### WORK TO COMPLETE
[1] In the pdftk forum thread, how many pages does s3a say would be too many to convert by hand?
[2] Continue the pdftk forum thread from where it stops.

How to convert regular pdf into a pdf with text using pdftk?

If none of the more specific forums is the right place to ask

How to convert regular pdf into a pdf with text using pdftk?

Postby s3a » 2010-09-09 14:12

Can someone tell me which of the parameters in pdftk is responsible for converting my PDF (which is a bunch of images "staped" together) into a pdf with text that I can ctrl+f? The manual isn't clear enough for me.

Any input would be greatly appreciated!
Thanks!
Use Mnemosyne to Study for School!
User avatar
s3a
 
Posts: 777
Joined: 2008-07-17 22:13

Re: How to convert regular pdf into a pdf with text using pdftk?

Postby paivakil » 2010-09-12 17:17

Short answer - you cannot.

Long answer:-

Extract images from the pdf, run the images through an OCR programme, convert it to text, format the text back, and convert it to pdf.

Not very easy.

BTW, PDFs with images are "normal" pdf files.
It's not the software that's free; it's you.
paivakil
 
Posts: 434
Joined: 2009-02-15 11:57

Re: How to convert regular pdf into a pdf with text using pdftk?

Postby s3a » 2010-09-12 21:34

How do I do that? With what OCR program? (I am not aware of any). Also, is there a for loop or something involved? (because I can't convert 600+ pages manually).

### STORED DATA
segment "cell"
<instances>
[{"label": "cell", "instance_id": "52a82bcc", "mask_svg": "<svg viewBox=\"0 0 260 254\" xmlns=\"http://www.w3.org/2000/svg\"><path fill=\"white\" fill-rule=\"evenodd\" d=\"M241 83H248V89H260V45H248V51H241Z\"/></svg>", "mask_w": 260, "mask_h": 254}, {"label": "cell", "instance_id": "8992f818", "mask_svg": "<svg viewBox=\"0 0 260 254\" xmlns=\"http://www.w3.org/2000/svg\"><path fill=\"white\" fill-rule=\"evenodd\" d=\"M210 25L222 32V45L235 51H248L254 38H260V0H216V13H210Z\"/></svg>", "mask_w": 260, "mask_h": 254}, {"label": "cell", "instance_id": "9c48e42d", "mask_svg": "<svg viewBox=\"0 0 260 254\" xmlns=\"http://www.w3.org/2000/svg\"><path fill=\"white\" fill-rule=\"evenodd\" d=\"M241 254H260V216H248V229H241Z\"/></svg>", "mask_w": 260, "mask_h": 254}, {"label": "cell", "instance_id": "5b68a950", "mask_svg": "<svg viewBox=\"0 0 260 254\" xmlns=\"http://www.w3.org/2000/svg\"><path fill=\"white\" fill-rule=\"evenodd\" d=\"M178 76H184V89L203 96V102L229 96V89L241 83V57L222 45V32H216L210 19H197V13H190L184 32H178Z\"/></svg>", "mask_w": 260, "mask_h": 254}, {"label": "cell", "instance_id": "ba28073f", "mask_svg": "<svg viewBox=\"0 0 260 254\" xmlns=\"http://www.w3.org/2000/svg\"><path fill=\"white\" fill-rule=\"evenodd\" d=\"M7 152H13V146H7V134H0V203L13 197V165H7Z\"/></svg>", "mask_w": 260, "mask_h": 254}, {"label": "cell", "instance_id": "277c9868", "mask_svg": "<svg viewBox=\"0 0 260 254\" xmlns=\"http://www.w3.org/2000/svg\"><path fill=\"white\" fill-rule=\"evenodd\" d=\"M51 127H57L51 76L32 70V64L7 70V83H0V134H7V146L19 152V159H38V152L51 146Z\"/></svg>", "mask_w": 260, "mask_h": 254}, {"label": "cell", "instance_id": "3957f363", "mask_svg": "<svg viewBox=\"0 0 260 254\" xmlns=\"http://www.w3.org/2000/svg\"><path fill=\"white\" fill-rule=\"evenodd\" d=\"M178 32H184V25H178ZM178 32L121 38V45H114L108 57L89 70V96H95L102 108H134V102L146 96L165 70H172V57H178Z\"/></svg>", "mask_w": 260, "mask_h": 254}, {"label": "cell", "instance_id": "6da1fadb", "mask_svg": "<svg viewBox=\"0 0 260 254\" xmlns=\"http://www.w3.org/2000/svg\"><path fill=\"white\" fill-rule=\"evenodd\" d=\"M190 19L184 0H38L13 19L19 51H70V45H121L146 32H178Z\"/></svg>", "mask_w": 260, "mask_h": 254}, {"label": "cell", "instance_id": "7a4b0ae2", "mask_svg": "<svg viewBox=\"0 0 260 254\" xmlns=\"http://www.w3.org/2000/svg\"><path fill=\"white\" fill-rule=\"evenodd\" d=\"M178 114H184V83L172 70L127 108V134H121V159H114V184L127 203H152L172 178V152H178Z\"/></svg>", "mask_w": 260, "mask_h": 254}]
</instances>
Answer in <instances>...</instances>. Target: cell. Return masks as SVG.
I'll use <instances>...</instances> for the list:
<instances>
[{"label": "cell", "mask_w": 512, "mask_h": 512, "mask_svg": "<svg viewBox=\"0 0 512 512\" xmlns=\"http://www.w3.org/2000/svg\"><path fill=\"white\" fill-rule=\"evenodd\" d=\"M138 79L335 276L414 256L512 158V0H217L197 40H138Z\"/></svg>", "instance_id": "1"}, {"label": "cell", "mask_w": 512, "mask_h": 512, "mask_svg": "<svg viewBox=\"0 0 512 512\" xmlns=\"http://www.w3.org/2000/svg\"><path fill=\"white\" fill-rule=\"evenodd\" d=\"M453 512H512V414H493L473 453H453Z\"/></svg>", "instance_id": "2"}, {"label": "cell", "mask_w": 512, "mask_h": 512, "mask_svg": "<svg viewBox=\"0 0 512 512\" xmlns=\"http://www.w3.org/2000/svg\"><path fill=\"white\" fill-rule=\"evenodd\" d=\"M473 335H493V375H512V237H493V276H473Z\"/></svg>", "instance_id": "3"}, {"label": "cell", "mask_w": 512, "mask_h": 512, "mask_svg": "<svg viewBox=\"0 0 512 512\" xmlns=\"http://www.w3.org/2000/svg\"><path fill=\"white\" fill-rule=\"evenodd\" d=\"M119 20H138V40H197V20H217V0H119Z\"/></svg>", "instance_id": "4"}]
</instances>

### ANSWERS IN ORDER
[1] More than 600 pages.

[2]
Use Mnemosyne to Study for School!
User avatar
s3a
 
Posts: 777
Joined: 2008-07-17 22:13

Re: How to convert regular pdf into a pdf with text using pdftk?

Postby Soul Singin' » 2010-09-12 22:11

s3a wrote:How do I do that? With what OCR program? (I am not aware of any). Also, is there a for loop or something involved? (because I can't convert 600+ pages manually).

Aren't you a computer science major? If so, how do you not know how to write a simple loop?

Oh, that's right! Because you didn't do your homework! . . :roll:


So here's Lesson One: Find suitable OCR program to read each page. Then write a "for loop" like this:

Code: Select all
#!/bin/bash

## script to:
##   *  split a PDF up by pages
##   *  convert them to an image format
##   *  read the text from each page
##   *  concatenate the pages


## pass name of PDF file to script
INFILE=$1

## split PDF file into pages, resulting files will be
## numbered: pg_0001.pdf  pg_0002.pdf  pg_0003.pdf
pdftk $INFILE burst

for i in pg*.pdf ; do

    ## convert it to a PNG image file
    convert $i ${i%.pdf}.png

    ## read text from each page
    <OCR command> ${i%.pdf}.png > ${i%.pdf}.txt

done

## concatenate the pages into a single text file
cat pg*.txt > ${INFILE%.pdf}.txt

exit
.
User avatar
Soul Singin'
 
Posts: 1466
Joined: 2008-12-21 07:02

Re: How to convert regular pdf into a pdf with text using pdftk?

Postby Soul Singin' » 2010-09-13 03:59

This problem captivated me today, so I might as well share the solution. (Even though you don't deserve it).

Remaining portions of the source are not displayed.